Streaming Chat Responses Specification¶

Authors: Matt Cockayne, Claude (claude-opus-4-6) (AI drafting assistant)
Date: 21 March 2026
Status: DRAFT

Overview¶

The current ChatClient interface only supports synchronous request/response interactions. For long-running AI responses, users see nothing until the full response is generated — which can take 10-30 seconds for complex queries. Streaming delivers partial responses as they're generated, providing immediate feedback and enabling progressive UI rendering.

All three provider SDKs (Anthropic, OpenAI, Google Gemini) support server-sent events (SSE) streaming natively.

Design Decisions¶

Separate StreamingChatClient interface: Rather than adding streaming methods to ChatClient, define a new interface. Not all consumers need streaming, and not all providers may support it equally. Providers that support streaming implement both interfaces.

Callback-based delivery: Use a callback function func(StreamEvent) rather than channels. Callbacks are simpler to use correctly — no need to manage channel lifecycle, and backpressure is handled naturally (the callback blocks the stream).

Event types: Stream events include text deltas, tool calls, and completion signals. This maps directly to all three providers' SSE event formats.

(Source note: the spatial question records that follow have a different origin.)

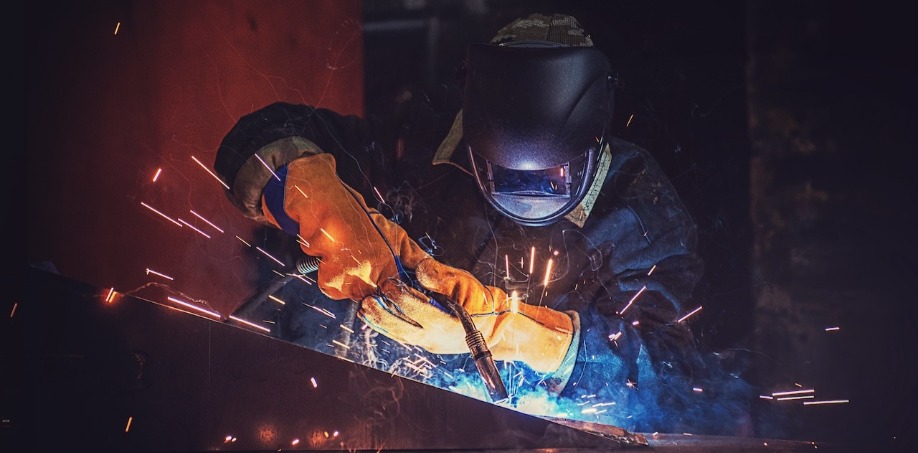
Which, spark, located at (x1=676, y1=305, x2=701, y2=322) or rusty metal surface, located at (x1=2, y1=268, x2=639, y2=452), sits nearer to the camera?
rusty metal surface, located at (x1=2, y1=268, x2=639, y2=452)

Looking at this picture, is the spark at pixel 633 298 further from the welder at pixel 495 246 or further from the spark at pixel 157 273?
the spark at pixel 157 273

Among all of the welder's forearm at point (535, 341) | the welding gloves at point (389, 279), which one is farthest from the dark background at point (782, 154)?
the welder's forearm at point (535, 341)

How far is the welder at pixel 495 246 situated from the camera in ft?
6.15

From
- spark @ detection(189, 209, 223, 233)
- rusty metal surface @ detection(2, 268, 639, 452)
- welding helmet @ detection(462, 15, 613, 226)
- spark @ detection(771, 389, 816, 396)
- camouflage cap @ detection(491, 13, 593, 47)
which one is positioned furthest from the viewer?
spark @ detection(771, 389, 816, 396)

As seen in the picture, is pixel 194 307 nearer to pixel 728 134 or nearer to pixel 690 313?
pixel 690 313

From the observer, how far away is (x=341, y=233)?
189cm

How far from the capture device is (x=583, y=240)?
6.36 feet

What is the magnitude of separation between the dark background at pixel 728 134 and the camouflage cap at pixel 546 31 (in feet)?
0.32

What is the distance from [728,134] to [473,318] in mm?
971

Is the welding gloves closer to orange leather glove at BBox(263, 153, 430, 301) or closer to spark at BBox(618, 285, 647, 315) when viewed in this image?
orange leather glove at BBox(263, 153, 430, 301)

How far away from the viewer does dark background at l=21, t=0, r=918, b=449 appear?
1875mm

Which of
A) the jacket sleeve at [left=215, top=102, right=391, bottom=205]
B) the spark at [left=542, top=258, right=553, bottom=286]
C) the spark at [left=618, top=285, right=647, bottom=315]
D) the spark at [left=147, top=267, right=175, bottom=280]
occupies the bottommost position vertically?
the spark at [left=618, top=285, right=647, bottom=315]

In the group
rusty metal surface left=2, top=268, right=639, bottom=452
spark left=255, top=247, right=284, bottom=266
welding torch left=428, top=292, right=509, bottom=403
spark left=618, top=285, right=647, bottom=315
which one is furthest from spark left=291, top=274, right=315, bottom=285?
spark left=618, top=285, right=647, bottom=315

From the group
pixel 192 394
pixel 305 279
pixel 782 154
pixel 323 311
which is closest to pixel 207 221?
pixel 305 279
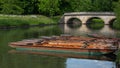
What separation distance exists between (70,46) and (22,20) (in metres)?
50.8

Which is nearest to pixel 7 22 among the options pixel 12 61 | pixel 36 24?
pixel 36 24

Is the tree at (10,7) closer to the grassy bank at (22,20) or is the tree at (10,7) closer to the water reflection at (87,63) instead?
the grassy bank at (22,20)

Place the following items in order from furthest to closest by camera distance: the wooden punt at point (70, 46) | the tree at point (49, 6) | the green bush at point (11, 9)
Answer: the tree at point (49, 6) < the green bush at point (11, 9) < the wooden punt at point (70, 46)

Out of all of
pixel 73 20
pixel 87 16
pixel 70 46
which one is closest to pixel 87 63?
pixel 70 46

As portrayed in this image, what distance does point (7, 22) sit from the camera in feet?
282

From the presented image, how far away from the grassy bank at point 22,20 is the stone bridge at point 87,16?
2.82m

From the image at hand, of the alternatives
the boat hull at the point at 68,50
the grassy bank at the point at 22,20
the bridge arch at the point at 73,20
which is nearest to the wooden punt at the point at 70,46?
the boat hull at the point at 68,50

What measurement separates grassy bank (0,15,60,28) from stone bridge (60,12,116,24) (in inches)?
111

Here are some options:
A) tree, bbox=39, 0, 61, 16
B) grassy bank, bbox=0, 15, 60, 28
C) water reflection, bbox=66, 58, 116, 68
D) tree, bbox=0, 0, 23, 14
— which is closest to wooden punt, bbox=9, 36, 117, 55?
water reflection, bbox=66, 58, 116, 68

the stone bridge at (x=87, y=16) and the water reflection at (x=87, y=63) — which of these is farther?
the stone bridge at (x=87, y=16)

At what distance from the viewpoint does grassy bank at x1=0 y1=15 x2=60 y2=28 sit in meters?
85.4

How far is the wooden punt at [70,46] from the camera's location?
40.4m

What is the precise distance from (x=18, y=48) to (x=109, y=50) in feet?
39.1

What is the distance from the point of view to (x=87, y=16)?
104375 mm
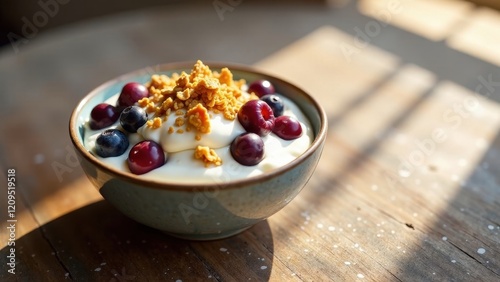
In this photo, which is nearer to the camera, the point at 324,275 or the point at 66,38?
the point at 324,275

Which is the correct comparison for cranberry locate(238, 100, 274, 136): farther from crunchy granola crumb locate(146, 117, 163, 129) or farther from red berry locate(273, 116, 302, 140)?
crunchy granola crumb locate(146, 117, 163, 129)

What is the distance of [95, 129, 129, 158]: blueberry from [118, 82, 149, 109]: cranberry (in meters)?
0.12

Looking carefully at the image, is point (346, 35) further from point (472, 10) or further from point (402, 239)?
point (402, 239)

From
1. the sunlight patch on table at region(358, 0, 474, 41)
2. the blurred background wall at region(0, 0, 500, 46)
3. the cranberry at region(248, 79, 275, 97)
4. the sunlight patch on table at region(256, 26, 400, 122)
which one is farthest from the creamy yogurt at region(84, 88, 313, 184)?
the blurred background wall at region(0, 0, 500, 46)

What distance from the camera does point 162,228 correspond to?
3.12 ft

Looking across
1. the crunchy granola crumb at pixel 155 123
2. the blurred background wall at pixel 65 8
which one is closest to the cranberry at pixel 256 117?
the crunchy granola crumb at pixel 155 123

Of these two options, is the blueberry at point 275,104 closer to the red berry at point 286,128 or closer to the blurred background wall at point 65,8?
the red berry at point 286,128

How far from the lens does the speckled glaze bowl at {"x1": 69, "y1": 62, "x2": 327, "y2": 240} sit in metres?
0.86

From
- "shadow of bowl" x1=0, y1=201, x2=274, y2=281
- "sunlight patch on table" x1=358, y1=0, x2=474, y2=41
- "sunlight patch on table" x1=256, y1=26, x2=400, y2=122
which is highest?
"shadow of bowl" x1=0, y1=201, x2=274, y2=281

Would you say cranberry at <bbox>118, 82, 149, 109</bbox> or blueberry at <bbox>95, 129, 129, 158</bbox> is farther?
cranberry at <bbox>118, 82, 149, 109</bbox>

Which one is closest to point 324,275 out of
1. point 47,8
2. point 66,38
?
point 66,38

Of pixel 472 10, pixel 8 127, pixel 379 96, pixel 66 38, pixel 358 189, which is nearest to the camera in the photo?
pixel 358 189

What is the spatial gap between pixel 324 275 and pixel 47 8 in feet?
8.77

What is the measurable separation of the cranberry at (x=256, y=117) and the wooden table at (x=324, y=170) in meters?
0.20
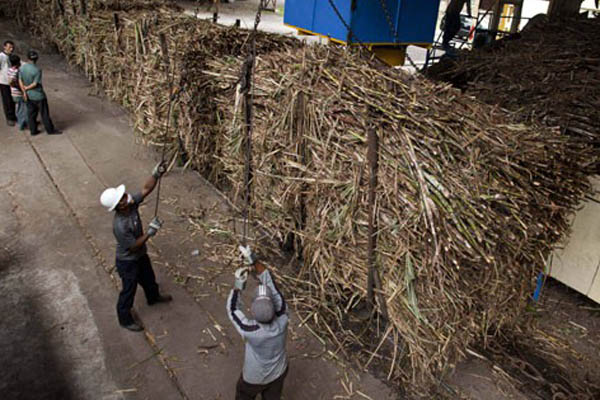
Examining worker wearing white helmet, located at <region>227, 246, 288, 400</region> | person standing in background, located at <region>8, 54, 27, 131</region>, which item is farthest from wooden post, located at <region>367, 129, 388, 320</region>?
person standing in background, located at <region>8, 54, 27, 131</region>

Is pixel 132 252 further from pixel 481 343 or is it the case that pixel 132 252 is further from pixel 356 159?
pixel 481 343

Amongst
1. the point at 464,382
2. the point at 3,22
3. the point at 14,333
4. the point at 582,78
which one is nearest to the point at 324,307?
the point at 464,382

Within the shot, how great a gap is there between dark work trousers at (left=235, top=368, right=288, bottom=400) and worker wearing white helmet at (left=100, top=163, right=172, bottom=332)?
1.74 metres

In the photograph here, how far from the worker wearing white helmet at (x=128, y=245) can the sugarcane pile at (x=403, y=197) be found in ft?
5.63

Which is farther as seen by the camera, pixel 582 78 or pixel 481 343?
pixel 582 78

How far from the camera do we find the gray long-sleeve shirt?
3477 millimetres

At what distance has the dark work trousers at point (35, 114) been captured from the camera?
9367mm

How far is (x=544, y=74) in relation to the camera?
7742 millimetres

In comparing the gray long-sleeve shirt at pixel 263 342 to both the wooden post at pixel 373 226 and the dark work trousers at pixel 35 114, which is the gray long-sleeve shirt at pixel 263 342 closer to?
the wooden post at pixel 373 226

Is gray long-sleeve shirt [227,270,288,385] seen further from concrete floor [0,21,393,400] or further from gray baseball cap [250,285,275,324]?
concrete floor [0,21,393,400]

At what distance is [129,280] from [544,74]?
24.2 ft

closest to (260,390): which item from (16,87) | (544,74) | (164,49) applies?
(164,49)

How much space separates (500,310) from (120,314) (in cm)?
409

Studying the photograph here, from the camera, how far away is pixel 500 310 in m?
4.78
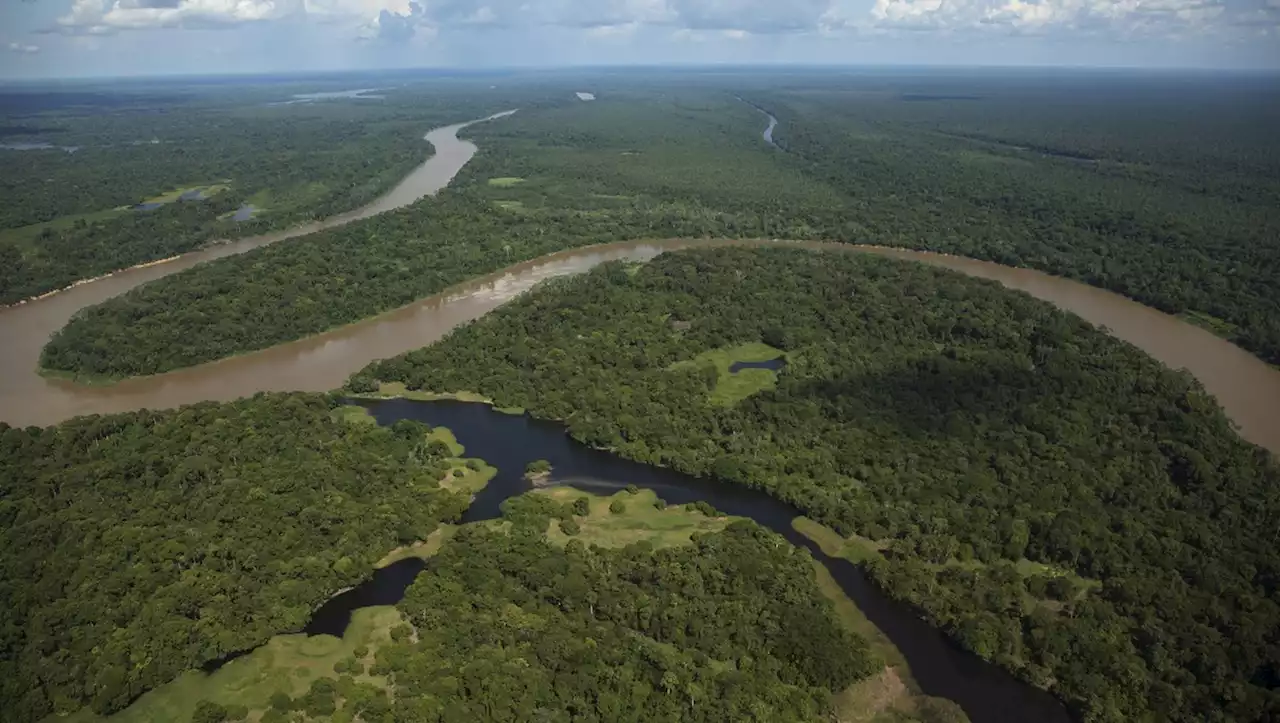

No streaming for Ask(): Ask() returns structured data that must be complete before unmarshalling. Streaming only applies to Chat() and a new StreamChat() method.

Public API Changes¶

New Interface: `StreamingChatClient`¶

// StreamingChatClient extends ChatClient with streaming support.
// Implementations that support streaming implement this interface
// in addition to ChatClient.
type StreamingChatClient interface {
    ChatClient

    // StreamChat sends a message and streams the response via the callback.
    // The callback is invoked for each event in the stream. If the callback
    // returns an error, the stream is cancelled.
    // The final return value is the complete response text (concatenation of
    // all text deltas) or an error.
    StreamChat(ctx context.Context, prompt string, callback StreamCallback) (string, error)
}

// StreamCallback receives streaming events. Return a non-nil error to cancel the stream.
type StreamCallback func(event StreamEvent) error

// StreamEvent represents a single event in a streaming response.
type StreamEvent struct {
    // Type indicates the kind of event.
    Type StreamEventType

    // Delta contains the text fragment for TextDelta events.
    Delta string

    // ToolCall contains tool call information for ToolCallStart/ToolCallDelta events.
    ToolCall *StreamToolCall

    // Error contains error information for Error events.
    Error error
}

// StreamEventType identifies the kind of stream event.
type StreamEventType int

const (
    // EventTextDelta is a partial text response.
    EventTextDelta StreamEventType = iota
    // EventToolCallStart indicates a tool call is beginning.
    EventToolCallStart
    // EventToolCallDelta contains partial tool call arguments.
    EventToolCallDelta
    // EventToolCallEnd indicates a tool call is complete and will be executed.
    EventToolCallEnd
    // EventComplete indicates the stream has finished successfully.
    EventComplete
    // EventError indicates an error occurred during streaming.
    EventError
)

// StreamToolCall contains information about a streaming tool call.
type StreamToolCall struct {
    ID        string
    Name      string
    Arguments string // partial or complete JSON arguments
}

Type Assertion Pattern¶

// Consumer usage:
client, err := chat.New(ctx, props, cfg)
if streamer, ok := client.(chat.StreamingChatClient); ok {
    result, err := streamer.StreamChat(ctx, "prompt", func(e chat.StreamEvent) error {
        if e.Type == chat.EventTextDelta {
            fmt.Print(e.Delta) // progressive output
        }
        return nil
    })
}

Internal Implementation¶

Claude Streaming¶

func (c *Claude) StreamChat(ctx context.Context, prompt string, callback StreamCallback) (string, error) {
    c.messages = append(c.messages, anthropic.NewUserMessage(anthropic.NewTextBlock(prompt)))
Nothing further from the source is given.